> What you have to do
Could you print every record below exactly as it appears?

Saved entries
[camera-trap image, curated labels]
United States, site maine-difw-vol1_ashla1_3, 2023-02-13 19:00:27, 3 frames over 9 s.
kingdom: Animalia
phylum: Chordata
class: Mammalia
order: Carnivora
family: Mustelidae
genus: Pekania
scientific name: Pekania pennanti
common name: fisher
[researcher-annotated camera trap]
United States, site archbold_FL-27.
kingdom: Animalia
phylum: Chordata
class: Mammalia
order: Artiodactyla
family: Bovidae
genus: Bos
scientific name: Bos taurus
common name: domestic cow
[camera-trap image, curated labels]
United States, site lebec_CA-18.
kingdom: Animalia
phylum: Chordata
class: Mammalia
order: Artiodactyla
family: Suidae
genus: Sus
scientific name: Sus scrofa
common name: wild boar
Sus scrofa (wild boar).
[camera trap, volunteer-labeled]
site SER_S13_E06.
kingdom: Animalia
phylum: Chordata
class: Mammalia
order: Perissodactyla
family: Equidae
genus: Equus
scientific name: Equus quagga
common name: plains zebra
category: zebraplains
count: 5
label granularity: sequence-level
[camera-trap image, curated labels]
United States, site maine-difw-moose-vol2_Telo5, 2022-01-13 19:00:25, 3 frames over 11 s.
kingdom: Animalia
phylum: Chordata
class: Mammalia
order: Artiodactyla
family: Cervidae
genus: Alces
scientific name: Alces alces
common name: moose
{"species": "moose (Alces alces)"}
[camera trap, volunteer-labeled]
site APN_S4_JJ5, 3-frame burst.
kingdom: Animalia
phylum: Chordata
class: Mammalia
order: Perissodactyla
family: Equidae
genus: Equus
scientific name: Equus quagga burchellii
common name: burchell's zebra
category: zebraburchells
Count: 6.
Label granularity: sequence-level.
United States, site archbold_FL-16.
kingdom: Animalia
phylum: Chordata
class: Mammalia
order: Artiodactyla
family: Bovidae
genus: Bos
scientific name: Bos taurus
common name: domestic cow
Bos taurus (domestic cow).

> Written solution
[camera-trap image, curated labels]
United States, site maine-difw-vol1_ashla1_3, 2023-02-13 19:00:27, 3 frames over 9 s.
kingdom: Animalia
phylum: Chordata
class: Mammalia
order: Carnivora
family: Mustelidae
genus: Pekania
scientific name: Pekania pennanti
common name: fisher
[researcher-annotated camera trap]
United States, site archbold_FL-27.
kingdom: Animalia
phylum: Chordata
class: Mammalia
order: Artiodactyla
family: Bovidae
genus: Bos
scientific name: Bos taurus
common name: domestic cow
[camera-trap image, curated labels]
United States, site lebec_CA-18.
kingdom: Animalia
phylum: Chordata
class: Mammalia
order: Artiodactyla
family: Suidae
genus: Sus
scientific name: Sus scrofa
common name: wild boar
Sus scrofa (wild boar).
[camera trap, volunteer-labeled]
site SER_S13_E06.
kingdom: Animalia
phylum: Chordata
class: Mammalia
order: Perissodactyla
family: Equidae
genus: Equus
scientific name: Equus quagga
common name: plains zebra
category: zebraplains
count: 5
label granularity: sequence-level
[camera-trap image, curated labels]
United States, site maine-difw-moose-vol2_Telo5, 2022-01-13 19:00:25, 3 frames over 11 s.
kingdom: Animalia
phylum: Chordata
class: Mammalia
order: Artiodactyla
family: Cervidae
genus: Alces
scientific name: Alces alces
common name: moose
{"species": "moose (Alces alces)"}
[camera trap, volunteer-labeled]
site APN_S4_JJ5, 3-frame burst.
kingdom: Animalia
phylum: Chordata
class: Mammalia
order: Perissodactyla
family: Equidae
genus: Equus
scientific name: Equus quagga burchellii
common name: burchell's zebra
category: zebraburchells
Count: 6.
Label granularity: sequence-level.
United States, site archbold_FL-16.
kingdom: Animalia
phylum: Chordata
class: Mammalia
order: Artiodactyla
family: Bovidae
genus: Bos
scientific name: Bos taurus
common name: domestic cow
Bos taurus (domestic cow).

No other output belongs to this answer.